[L. sophia, a. Gr. σοφία, f. σοφός wise. Cf. SOPHY2.]
1. Wisdom, knowledge; spec. the Divine Wisdom. (Freq. personified.)
1649. J. Ellistone, Behmens Epist., Pref. (1886), 5. This knowledge, this garland, and crown of virgin Sophia. Ibid., 117. The fair and noble Sophia which now at present standeth at the doore of your soule.
[1788. Gibbon, Decl. & F., xl. IV. 91. The principal church, which was dedicated by the founder of Constantinople to saint Sophia, or the eternal wisdom.]
1840. Milman, Hist. Christianity, II. 124. The great mother Sophia, would at length be admitted into the Pleroma or intellectual sphere.

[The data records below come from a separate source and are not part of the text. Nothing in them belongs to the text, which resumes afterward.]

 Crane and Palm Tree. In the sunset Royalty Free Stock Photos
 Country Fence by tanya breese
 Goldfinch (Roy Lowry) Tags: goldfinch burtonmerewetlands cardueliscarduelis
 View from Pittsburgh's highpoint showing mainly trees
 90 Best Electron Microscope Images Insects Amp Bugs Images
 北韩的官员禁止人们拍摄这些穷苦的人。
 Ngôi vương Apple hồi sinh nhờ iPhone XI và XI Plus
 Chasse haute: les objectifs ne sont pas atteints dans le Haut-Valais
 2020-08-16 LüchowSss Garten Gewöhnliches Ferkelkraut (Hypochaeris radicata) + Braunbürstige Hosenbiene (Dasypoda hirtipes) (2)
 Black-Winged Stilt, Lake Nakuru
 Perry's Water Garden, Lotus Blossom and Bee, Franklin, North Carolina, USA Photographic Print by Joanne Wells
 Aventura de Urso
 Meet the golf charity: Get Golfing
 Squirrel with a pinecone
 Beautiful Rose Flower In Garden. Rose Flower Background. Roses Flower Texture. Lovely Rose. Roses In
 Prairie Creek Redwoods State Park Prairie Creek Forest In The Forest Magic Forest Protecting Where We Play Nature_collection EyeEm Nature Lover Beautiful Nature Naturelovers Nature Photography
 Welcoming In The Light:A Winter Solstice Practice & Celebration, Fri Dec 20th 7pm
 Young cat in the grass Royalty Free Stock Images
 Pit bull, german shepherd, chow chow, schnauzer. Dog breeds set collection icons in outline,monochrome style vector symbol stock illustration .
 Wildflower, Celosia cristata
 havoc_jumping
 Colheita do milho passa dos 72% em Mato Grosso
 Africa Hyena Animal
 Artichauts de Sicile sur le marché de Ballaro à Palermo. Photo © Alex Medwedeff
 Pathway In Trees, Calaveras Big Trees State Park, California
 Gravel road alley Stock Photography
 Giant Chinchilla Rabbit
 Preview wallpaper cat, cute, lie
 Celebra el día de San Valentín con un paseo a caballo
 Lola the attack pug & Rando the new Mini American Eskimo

1865. trans. Hugos Nôtre Dame, II. vii. 95. Hermetics, that sophia of all sophias.
2. Used attrib. to designate the type of Jewish literature represented by the Wisdom of Solomon, Ecclesiasticus, etc. Hence Sophian a.1
1904. Alex. R. Eagar, in Expositor, Aug., 117. The influence of the Sophia-literature in S. Lukes Gospel is distinctly marked. Ibid. Undoubtedly a Sophian word from the Apocrypha.